Supplied data -
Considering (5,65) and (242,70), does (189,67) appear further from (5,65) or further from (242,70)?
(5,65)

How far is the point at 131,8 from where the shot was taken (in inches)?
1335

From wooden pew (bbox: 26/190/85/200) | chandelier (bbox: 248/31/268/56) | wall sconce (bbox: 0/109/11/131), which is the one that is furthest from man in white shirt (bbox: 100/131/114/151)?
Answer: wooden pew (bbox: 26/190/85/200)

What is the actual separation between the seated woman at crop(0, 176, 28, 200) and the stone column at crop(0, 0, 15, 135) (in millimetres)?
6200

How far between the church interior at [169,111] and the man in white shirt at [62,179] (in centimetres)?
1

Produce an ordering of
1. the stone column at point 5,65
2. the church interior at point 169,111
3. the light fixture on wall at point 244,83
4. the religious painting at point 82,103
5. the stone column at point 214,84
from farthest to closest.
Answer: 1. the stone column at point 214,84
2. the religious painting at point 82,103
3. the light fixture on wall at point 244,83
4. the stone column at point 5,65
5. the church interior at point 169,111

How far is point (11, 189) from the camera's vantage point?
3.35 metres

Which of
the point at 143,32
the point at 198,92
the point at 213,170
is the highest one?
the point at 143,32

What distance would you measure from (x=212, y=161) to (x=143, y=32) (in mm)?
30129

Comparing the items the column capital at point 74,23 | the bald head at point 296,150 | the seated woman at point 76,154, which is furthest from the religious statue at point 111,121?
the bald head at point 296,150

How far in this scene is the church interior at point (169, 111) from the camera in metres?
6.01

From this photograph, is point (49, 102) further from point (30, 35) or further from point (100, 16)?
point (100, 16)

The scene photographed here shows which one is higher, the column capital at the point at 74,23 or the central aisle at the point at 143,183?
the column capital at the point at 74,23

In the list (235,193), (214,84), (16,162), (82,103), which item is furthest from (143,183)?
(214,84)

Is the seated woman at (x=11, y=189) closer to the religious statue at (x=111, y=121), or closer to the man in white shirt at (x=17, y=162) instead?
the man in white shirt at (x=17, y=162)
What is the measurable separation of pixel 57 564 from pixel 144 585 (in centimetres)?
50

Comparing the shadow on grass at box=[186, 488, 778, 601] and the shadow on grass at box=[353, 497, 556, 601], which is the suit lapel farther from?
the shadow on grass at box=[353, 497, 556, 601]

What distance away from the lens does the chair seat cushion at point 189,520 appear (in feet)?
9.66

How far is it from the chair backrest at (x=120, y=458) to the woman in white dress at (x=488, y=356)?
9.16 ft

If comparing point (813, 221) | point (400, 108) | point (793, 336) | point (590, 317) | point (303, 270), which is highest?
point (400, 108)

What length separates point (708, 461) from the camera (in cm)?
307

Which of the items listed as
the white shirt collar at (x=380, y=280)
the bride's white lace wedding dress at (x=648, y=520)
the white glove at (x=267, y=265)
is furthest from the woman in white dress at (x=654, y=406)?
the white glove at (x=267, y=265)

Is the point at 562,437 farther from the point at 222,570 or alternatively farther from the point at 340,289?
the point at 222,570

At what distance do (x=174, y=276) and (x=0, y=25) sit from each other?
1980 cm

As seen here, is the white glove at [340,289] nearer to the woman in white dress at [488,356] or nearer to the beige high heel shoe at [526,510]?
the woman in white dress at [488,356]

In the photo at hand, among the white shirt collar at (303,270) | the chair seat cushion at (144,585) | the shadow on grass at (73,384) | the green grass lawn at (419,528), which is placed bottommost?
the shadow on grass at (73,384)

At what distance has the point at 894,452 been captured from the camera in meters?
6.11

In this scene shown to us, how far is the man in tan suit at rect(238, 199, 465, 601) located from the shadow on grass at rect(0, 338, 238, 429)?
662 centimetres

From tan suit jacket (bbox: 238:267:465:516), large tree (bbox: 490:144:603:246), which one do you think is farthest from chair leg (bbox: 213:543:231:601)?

Objective -
Repeat precisely the lines of the data starting at the one containing "What length separates", last line included.

The completed task -
What length separates point (708, 461) from the camera (in cm)?
307

Which of the items listed as
the white shirt collar at (x=380, y=280)
the bride's white lace wedding dress at (x=648, y=520)
the white glove at (x=267, y=265)
is furthest from the woman in white dress at (x=654, y=406)?
the white glove at (x=267, y=265)

Is the point at 562,437 farther from the point at 222,570 or alternatively farther from the point at 340,289?
the point at 222,570

At what distance do (x=174, y=276) and (x=0, y=25) sit from each other?
1980 cm

As seen here, is the white glove at [340,289] nearer to the woman in white dress at [488,356] or nearer to the beige high heel shoe at [526,510]?
the woman in white dress at [488,356]

In the photo at hand, among the white shirt collar at (303,270) | the chair seat cushion at (144,585) | the shadow on grass at (73,384) | the green grass lawn at (419,528), which is placed bottommost?
the shadow on grass at (73,384)

At what distance has the point at 894,452 been captured from the camera in meters?
6.11

In this scene shown to us, how far is the man in tan suit at rect(238, 199, 465, 601) located from the shadow on grass at rect(0, 338, 238, 429)?
662 centimetres

From tan suit jacket (bbox: 238:267:465:516), large tree (bbox: 490:144:603:246), which one do you think is farthest from chair leg (bbox: 213:543:231:601)?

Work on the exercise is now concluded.